Cette restructuration entraîne dès juillet 2012 un vaste mouvement social au sein du groupe. Les sites de Toulouse et de Montpellier lanceront à cette occasion les "Jeudi de la Colère" et obtiendront le soutien de nombreux élus et politiques de tous bords. Le 21 septembre, Arnaud Montebourg, ministre du redressement productif reçoit l'intersyndicale du groupe et qualifie le plan de restructuration de Sanofi d’inacceptable. Pierre Cohen, maire de Toulouse déclare le "je serai pour une loi contre les licenciements abusifs autrement appelés boursiers. On pourrait même la nommer loi Sanofi." et qualifie la direction de sanofi de "patrons voyous".

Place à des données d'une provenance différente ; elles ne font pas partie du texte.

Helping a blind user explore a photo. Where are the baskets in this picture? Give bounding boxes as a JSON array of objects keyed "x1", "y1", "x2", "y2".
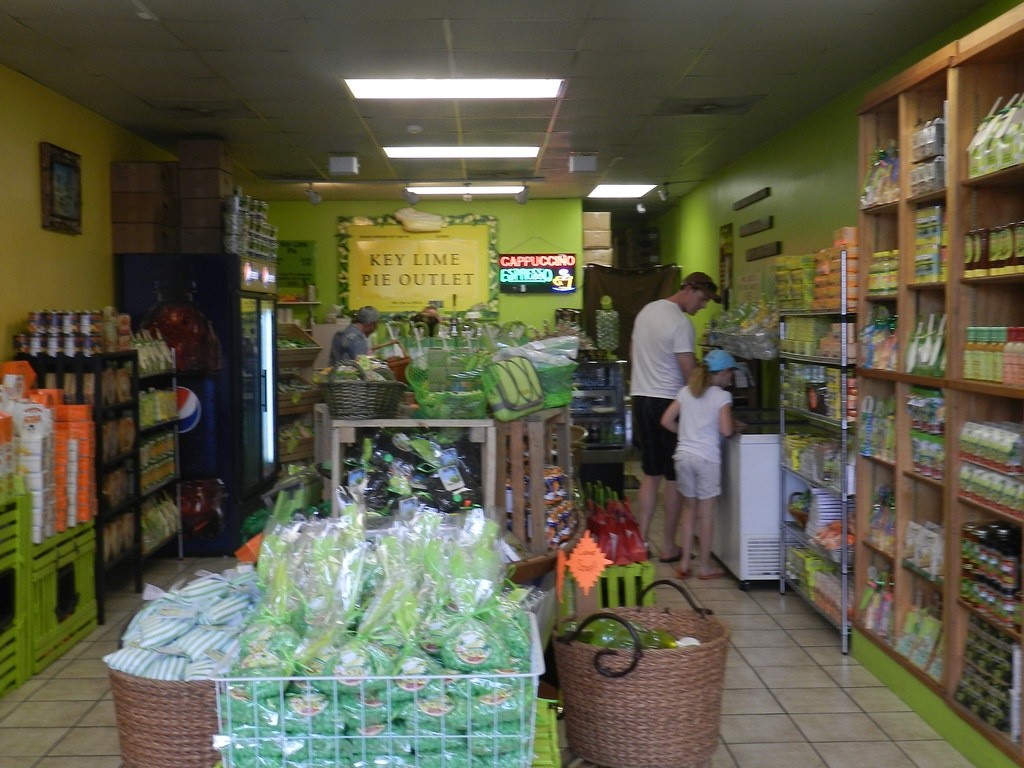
[
  {"x1": 329, "y1": 333, "x2": 576, "y2": 421},
  {"x1": 553, "y1": 579, "x2": 732, "y2": 768},
  {"x1": 109, "y1": 612, "x2": 223, "y2": 768}
]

Sanofi et le bonus d'arrivée

Après avoir supprimé 4 000 postes depuis 2009, le groupe offrira à Olivier Brandicourt, le nouveau directeur général, dont la nomination a été annoncée le 19 février 2015, une indemnité forfaitaire de 2 millions d'euros lors de sa prise de fonction qui aura lieu le 2 avril et touchera une somme identique en janvier 2016 soit un montant de 2 millions d'euros. Stéphane Le Foll, le porte-parole du gouvernement, a indiqué : «  incompréhensible le bonus de 4 millions d’euros octroyé au nouveau patron du groupe pharmaceutique français Sanofi, Olivier Brandicourt, et a réclamé « un peu de morale », voire des règles « réaffirmées » ». Il a ensuite ajouté : « « C’est incompréhensible. Comment tous ces gens, qui expliquent que c’est le mérite, que c’est l’économie libérale, le risque, la prise de risque qui doivent faire les résultats, ces gens-là, à peine prennent-ils la tête d’une entreprise --c’est-à-dire qu’ils n’ont pris encore aucun risque-- sont déjà assurés d’avoir une rémunération sans commune mesure ? » 

En 20 ans, en dépit des exhortations  pathétiques aux grands patrons de la présidente du MEDEF Laurence PARIZOT à la "modération" et à la "décence", rien décidément n'a changé dans les moeurs prédatrices des grands dirigeants du CAC 40...pressés avant tout de faire fortune le plus rapidement possible en se "payant sur la bête".